Beerud Sheth
“These changes reinforce Gupshup’s vision of transforming the future of business-to-customer conversations and commerce through conversational engagement,” said Sheth. Image Credit: Supplied

Dubai: Call up a customer service number and chances are that you will end up talking to an automated voice. The same is starting to happen more regularly with chatbots showing up in any first interaction between a consumer and the company offering a service.

Now, social media platforms are turning out to be the next space that automated voices and chatbots are getting into as ‘conversational commerce’ makes a pitch. This is exactly where the co-founder and CEO of Gupshup, Beerud Sheth, wants to be.

Gupshup
Gupshup is going in for a change of image too...

Gupshup, with its headquarters in San Francisco and extensive operations in India, has marked out the UAE and the Gulf as ripe markets for chatting up potential customers and serve them better. Each month, Gupshup delivers up to 6 billion messages on behalf of its clients, including some of the biggest names in Indian’s banking and financial services space.

Sheth talks to Gulf News on why he feels that conversational commerce isn’t about intruding into the consumer space. And that it can do the selling and taking care of consumer needs as well as humans do.

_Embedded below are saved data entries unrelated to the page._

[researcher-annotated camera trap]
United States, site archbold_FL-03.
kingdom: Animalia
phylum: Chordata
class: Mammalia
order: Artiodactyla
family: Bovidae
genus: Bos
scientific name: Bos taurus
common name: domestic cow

Do you think consumers prefer company-owned platforms (like a bank’s own platform) for conversational commerce over third-party platforms like WhatsApp, Instagram, etc?

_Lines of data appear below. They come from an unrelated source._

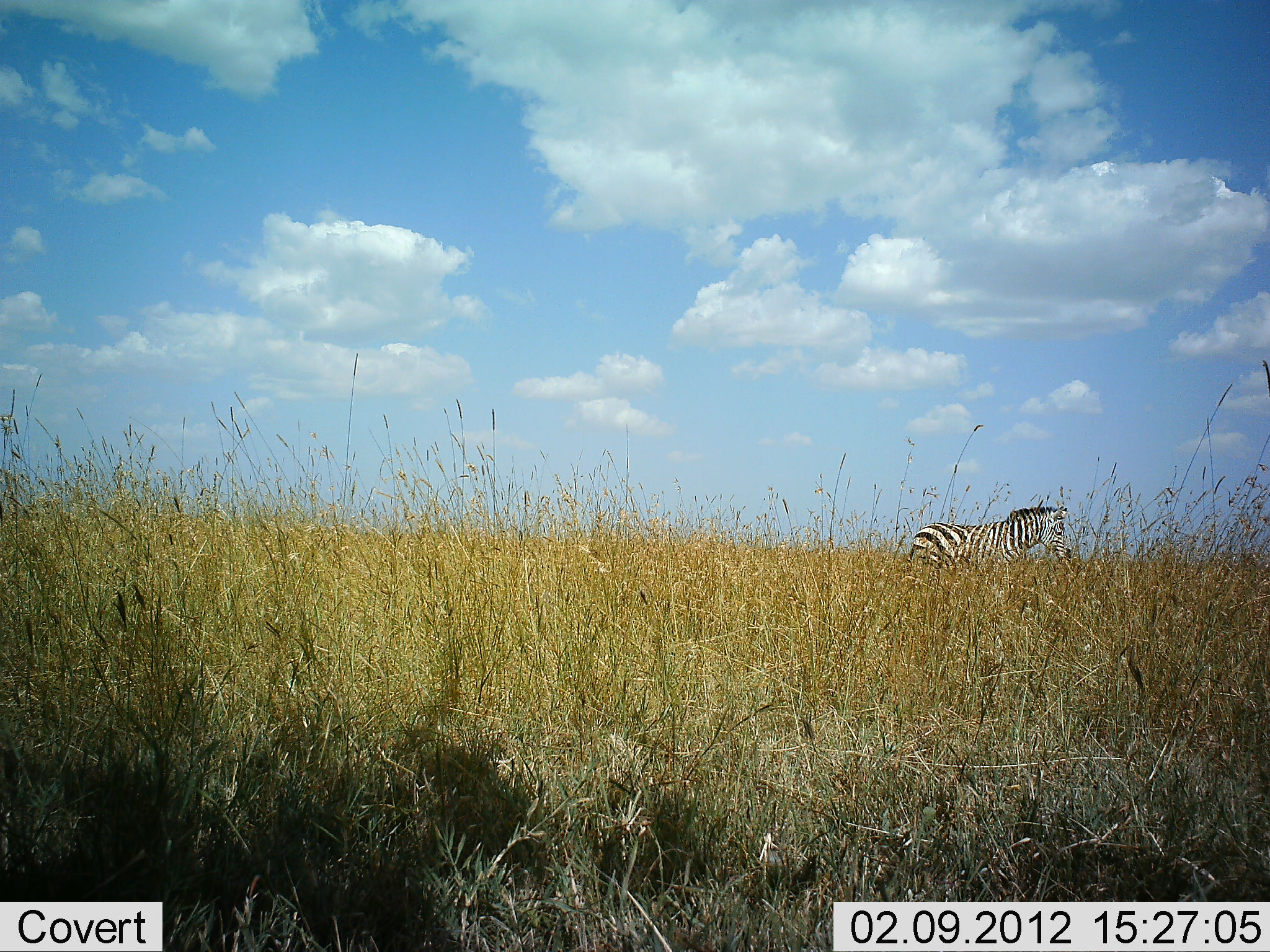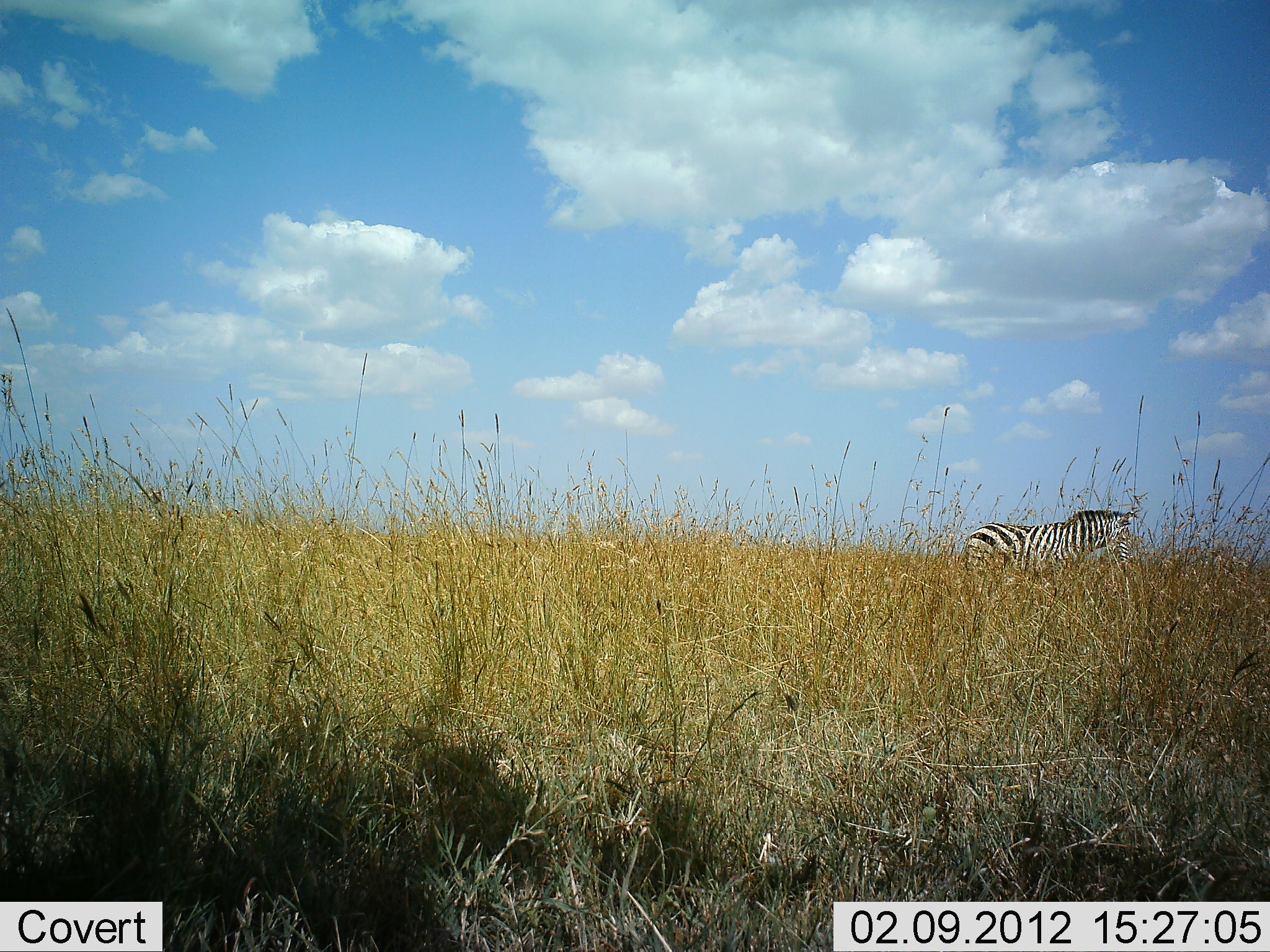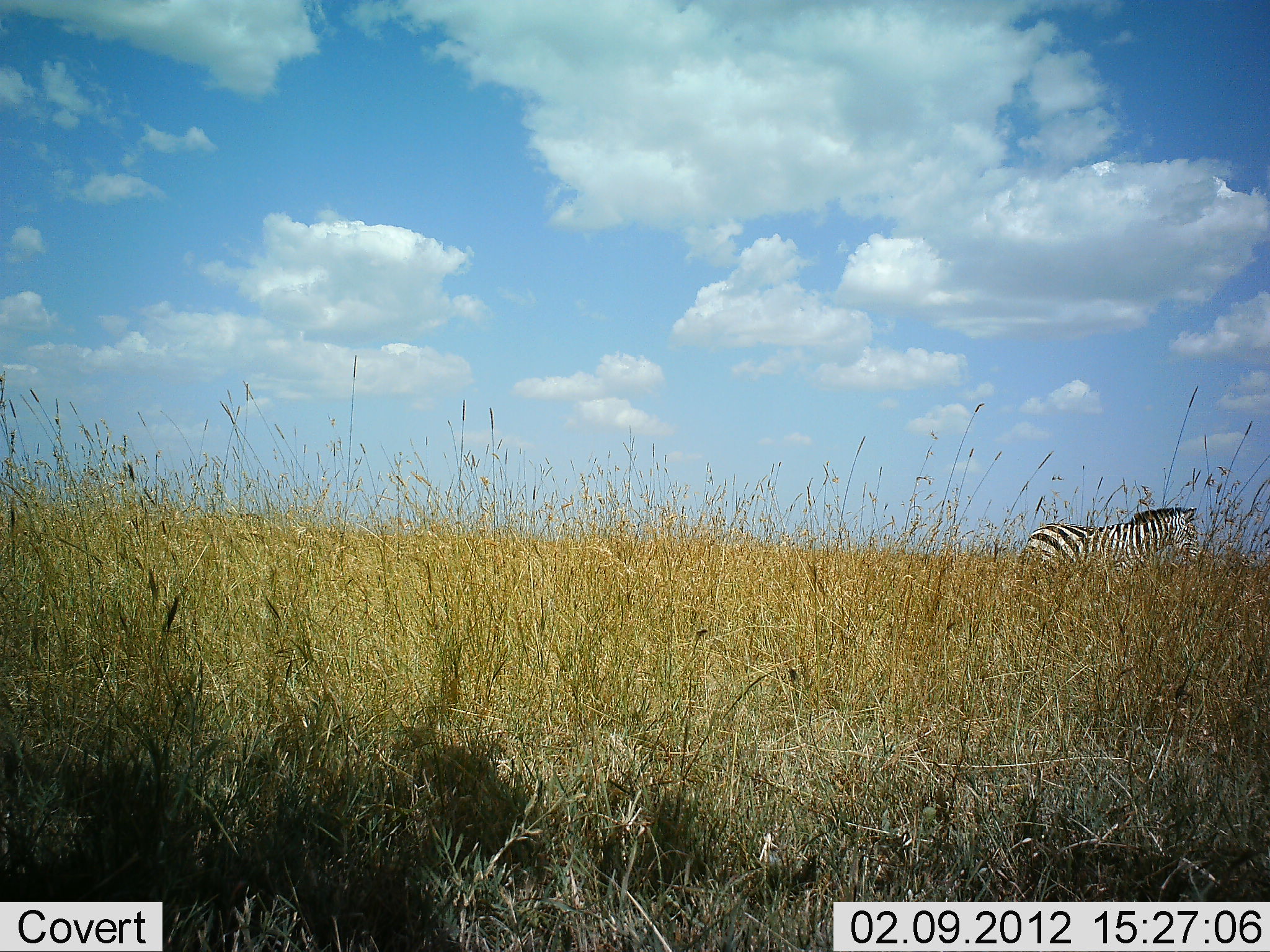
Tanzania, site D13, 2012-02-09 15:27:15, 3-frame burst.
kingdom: Animalia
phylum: Chordata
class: Mammalia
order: Perissodactyla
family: Equidae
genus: Equus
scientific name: Equus quagga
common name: plains zebra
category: zebra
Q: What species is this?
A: Zebra (plains zebra) (Equus quagga).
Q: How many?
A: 1.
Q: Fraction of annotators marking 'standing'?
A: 13%.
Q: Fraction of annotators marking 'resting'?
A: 0%.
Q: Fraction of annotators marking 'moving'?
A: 87%.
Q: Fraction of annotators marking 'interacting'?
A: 0%.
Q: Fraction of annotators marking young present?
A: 0%.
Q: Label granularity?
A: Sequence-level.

No, we’ve seen both consumers and enterprises prefer popular messaging apps to communicate and engage with each other. That’s because few customers download company-owned apps, especially because there are so many. Even if they do, they use it infrequently.

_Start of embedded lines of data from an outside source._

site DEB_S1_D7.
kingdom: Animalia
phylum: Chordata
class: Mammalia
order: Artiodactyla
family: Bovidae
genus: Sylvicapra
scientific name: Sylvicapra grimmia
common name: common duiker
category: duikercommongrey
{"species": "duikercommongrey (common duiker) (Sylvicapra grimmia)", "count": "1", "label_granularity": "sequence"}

Meanwhile, every consumer has a messaging app, and they use it dozens, maybe hundreds of times a day. Therefore, messages sent through popular third-party platforms are more likely to be opened, read and acted upon.

The messaging app serves as a single super-app to interact with every business, replacing dozens of other apps. For example, this point is illustrated by the enormous popularity of wechat in China in enabling all kinds of business-to-consumer interactions.

How is data privacy in the context of conversational commerce being addressed by third-party messaging platforms?

Nearly all messaging apps come with the most advanced security and end-to-end encryption standards. Almost all businesses and customers are comfortable with the data privacy issues and starting to use it extensively.

Consumers in the UAE and Gulf are slowly getting used to chatbots. But we are nowhere near seeing a perfectly satisfying experience for most users. Your thoughts?

Any new technology adoption needs that initial bit of time for users to get familiar and adapt their routine. AI-enabled chatbots need to be trained and retrained constantly. For any AI/ML algorithm to be successful, large data-sets are key.

We’re already seeing brands like Talabat and Bayut focused on delivering superior conversational experiences to consumers, and more brands are bound to follow suit.

Is it technology or human diffidence that is slowing the reach of conversational commerce?

In the UAE, 4 out of 5 customers we are in touch with want to expand their conversational commerce rollout. Because that’s where their consumers are - on popular conversational messaging apps. So, there is tremendous potential.

It’s just a matter of time before more brands jump onto the conversational commerce wave to fast-track growth and establish stronger, long-lasting relationships with their customers.

How would your solution typically work in a consumer facing experience?

With Gupshup’s conversational messaging platform, it’s as easy for a consumer to chat with a business as it is with a friend - anytime, anywhere, across any mobile device.

How many funding rounds have you had so far? Any Middle East based investors among them? Any plans to rope in investors from here?

We’ve had six funding rounds amounting to $390 million in aggregate. Investors see Gupshup as the leading conversational engagement platform in the emerging markets - with our ambitious vision, advanced product and technology, large customer base, a great brand and an experienced team.

We are in discussions with several Middle Eastern investors for our upcoming pre-IPO round leading up to an IPO listing in the US within a year, markets permitting.

We are continuing product innovation across cPaaS, cCaaS, CX and Conversational AI. On the market expansion front, we are expanding our focus on the UAE region. Already Talabat, Bayut.com, Emaar, Dubicars and many more customers in this region work with Gupshup to deliver a superior customer experience. We want to help many more businesses here drive deeper, personalized conversations with their consumers.

A new identity
“Our new brand identity is an evolution of our core vision as well as our growth aspirations. It consists of new logo colors, revised brand look-and-feel, an updated website and a new tagline: ‘One-on-one. With everyone’,” according to Sheth.